- **ОТРЫВОК**
========================================================================

Вера говорит о Марковой, которая отчитала ее за опоздание к машине, а опоздала Вера потому, что возила сына на обследование и задержалась на десять минут.
— Я бы, может, и не стала бы, — это опять про аборт, — потому что, получатся, я его уже отправила на вахту. Мы с Сашей уже, получатся, знали, но вообще я предположить не могла, я думала, чисто теоретически, ну друзья да друзья. Бывало, что они придут, посидим компанией, поугараем. А тут приходит одна девчонка, сейчас уехала, говорит — «Срок большой?» — «Да порядочный уже» — говорит: «Делай аборт, у него другая». Я говорю, в смысле, другая? Она показывает фотографии, все эти переписки, как они переписываются, че она ему пишет, че он ей.
— Где показывает, на телефоне?

========================================================================

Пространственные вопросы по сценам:
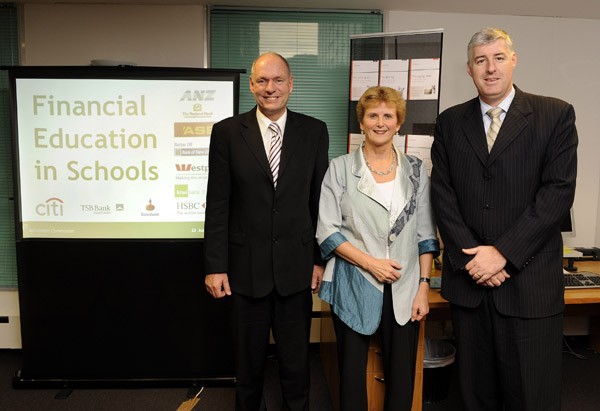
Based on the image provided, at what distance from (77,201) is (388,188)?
1.86 m

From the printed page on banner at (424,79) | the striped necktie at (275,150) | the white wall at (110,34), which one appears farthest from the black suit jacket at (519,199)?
the white wall at (110,34)

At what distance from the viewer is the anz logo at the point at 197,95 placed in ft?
8.87

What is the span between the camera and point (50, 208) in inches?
108

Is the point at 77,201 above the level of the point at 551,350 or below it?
above

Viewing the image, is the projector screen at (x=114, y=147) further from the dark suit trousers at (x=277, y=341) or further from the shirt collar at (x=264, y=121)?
the dark suit trousers at (x=277, y=341)

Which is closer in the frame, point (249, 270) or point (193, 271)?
point (249, 270)

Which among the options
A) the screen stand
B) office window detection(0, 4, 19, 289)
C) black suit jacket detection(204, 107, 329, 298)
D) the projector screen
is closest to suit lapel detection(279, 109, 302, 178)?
black suit jacket detection(204, 107, 329, 298)

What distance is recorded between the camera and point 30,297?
2.79 metres

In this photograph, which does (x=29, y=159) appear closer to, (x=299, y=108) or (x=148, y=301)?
(x=148, y=301)

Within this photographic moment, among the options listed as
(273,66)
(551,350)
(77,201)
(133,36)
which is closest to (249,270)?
(273,66)

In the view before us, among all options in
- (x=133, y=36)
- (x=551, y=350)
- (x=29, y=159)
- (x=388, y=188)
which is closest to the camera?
(x=551, y=350)

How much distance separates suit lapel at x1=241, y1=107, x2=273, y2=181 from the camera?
1881 millimetres

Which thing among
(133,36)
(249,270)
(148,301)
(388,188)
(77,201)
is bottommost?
(148,301)

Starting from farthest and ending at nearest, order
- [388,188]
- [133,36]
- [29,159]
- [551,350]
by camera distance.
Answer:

========================================================================

- **ЧТО СДЕЛАТЬ**
Выпишите из отрывка дословно часть, начиная с того места, где стоит «Вера говорит о», и заканчивая словами «на десять минут.» включительно.

- **ОТВЕТ**
Вера говорит о Марковой, которая отчитала ее за опоздание к машине, а опоздала Вера потому, что возила сына на обследование и задержалась на десять минут.